Aku mengumpulkan batu-batu, memurnikan benda-benda itu, dan menyimpannya. Aku juga memurnikan ruangan itu sendiri, kalau-kalau asap tebal berwarna ungu yang ditimbulkan oleh undead yang menghilang itu beracun. Sementara itu, aku mengingat kembali pertempuran tadi, bersyukur karena aku telah meluangkan waktu untuk mempelajari mantra baru. Aku yakin jika bos ini adalah bos pertamaku, aku pasti sudah mati. Meskipun gerombolan di lantai sepuluh sangat banyak, segerombolan zombie masih belum ada apa-apanya dibandingkan dengan para ksatria kematian.

Pertarungan ini tentu saja jauh dari sempurna. Tampaknya hanya sempurna karena segala sesuatunya berjalan dengan baik bagiku. Hanya teguran yang terlintas di benakku sekarang.

"Aku tidak ingin memikirkan betapa hancurnya diriku jika aku harus menghadapi sebanyak ini di ruang bos pertama."

Saat aku menyelesaikan semuanya, tangga ke lantai berikutnya muncul dengan suara gemuruh yang sama seperti biasanya.
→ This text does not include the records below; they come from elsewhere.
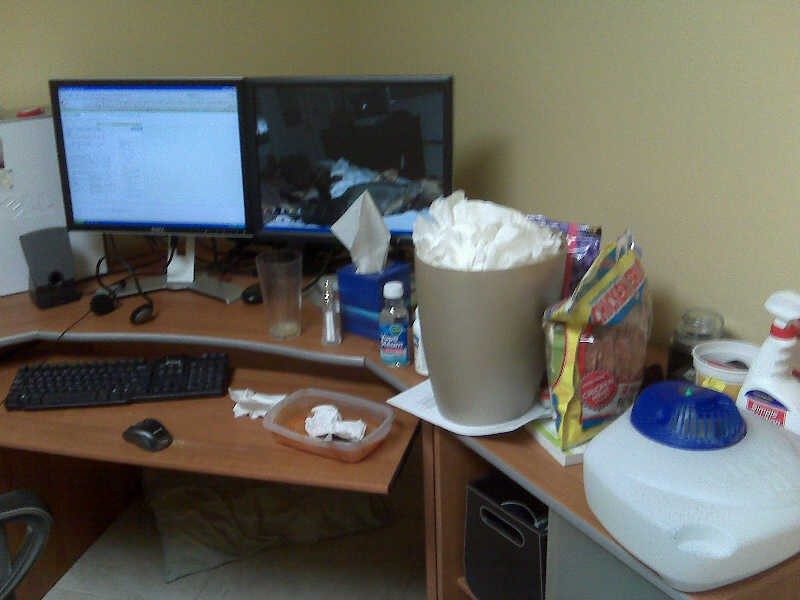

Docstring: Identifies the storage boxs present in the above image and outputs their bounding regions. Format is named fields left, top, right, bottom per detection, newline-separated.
left=463, top=478, right=548, bottom=600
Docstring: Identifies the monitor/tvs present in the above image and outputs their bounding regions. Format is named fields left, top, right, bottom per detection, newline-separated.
left=252, top=75, right=453, bottom=304
left=48, top=76, right=259, bottom=303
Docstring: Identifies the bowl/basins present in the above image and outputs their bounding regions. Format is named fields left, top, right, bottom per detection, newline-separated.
left=264, top=388, right=394, bottom=463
Lantai 40 sepertinya ada, seperti yang dikatakan paus.

Jika para ksatria kematian di lorong-lorong labirin itu seperti prajurit berjalan kaki, para pemula, maka para ksatria yang ada di ruang bos pastilah ksatria veteran sejati.
 
Aku bertanya-tanya sistem peringkat seperti apa yang diikuti oleh para ksatria kematian, lalu teringat bahwa ada keterampilan menjinakkan monster. Pasti menarik untuk mengobrol dengan seseorang yang mahir dalam hal itu.
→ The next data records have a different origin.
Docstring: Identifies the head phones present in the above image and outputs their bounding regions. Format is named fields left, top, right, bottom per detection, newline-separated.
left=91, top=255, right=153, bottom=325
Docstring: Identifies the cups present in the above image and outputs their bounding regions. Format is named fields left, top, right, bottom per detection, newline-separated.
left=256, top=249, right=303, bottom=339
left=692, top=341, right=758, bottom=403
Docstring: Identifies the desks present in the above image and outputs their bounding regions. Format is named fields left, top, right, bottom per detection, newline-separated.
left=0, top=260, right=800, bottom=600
Ksatria Gereja seharusnya telah berhasil sejauh ini di masa lalu, jadi monster yang menyebabkan mereka saling menyerang mungkin sudah dekat. Pasti ada peti harta karun atau benda kunci yang bisa membantu mereka, bukan?

Tiba-tiba, aku menyadari betapa sederhananya kehidupanku di Gereja. Aku seperti seorang pertapa yang sedang berjuang melawan roh-roh jahat dalam perjalananku menuju kedewasaan.
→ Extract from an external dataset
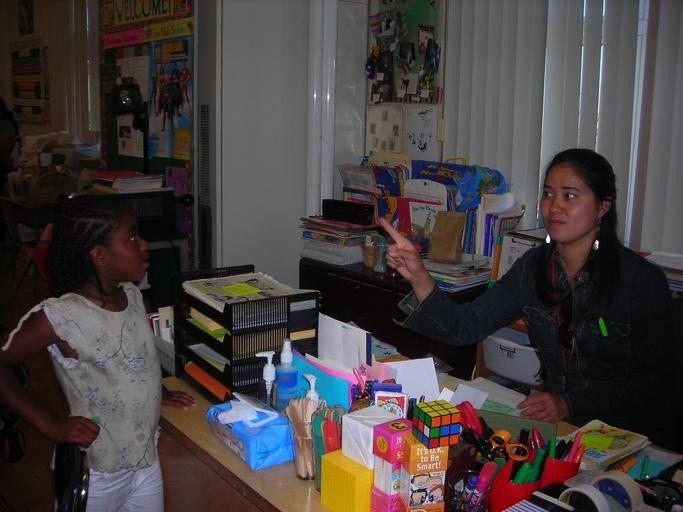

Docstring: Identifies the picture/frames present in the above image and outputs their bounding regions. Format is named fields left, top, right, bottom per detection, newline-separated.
left=158, top=320, right=683, bottom=511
Aku duduk untuk makan siang, ruangan yang bagus dan bersih setelah melakukan sihir pembersihan, lalu langsung turun ke lantai 31.

Musuh pertama yang menghadang jalanku adalah ghoul. Warna kulitnya yang tidak biasa menyiratkan bahwa makhluk ini selangkah lebih tinggi dari makhluk-makhluk lain di atas. Aku segera mundur ke ruang bos karena terkejut, dan mendapati lima ksatria kematian menungguku.

"Sepertinya aku punya ruang latihan baru."

Kemampuan kelima ksatria ini mungkin setara dengan, atau bahkan lebih hebat dariku. Mereka akan menjadi umpan yang sempurna untuk latihan sihir dan peningkatan fisikku. Namun, perutku bekerja sesuai jadwalnya sendiri, dan akhirnya aku harus menuruti geramannya.

Terlepas dari itu, hari ini, hari ke 198 dari turunnya aku ke dalam labirin, menandai kemenanganku melawan bos di lantai 30.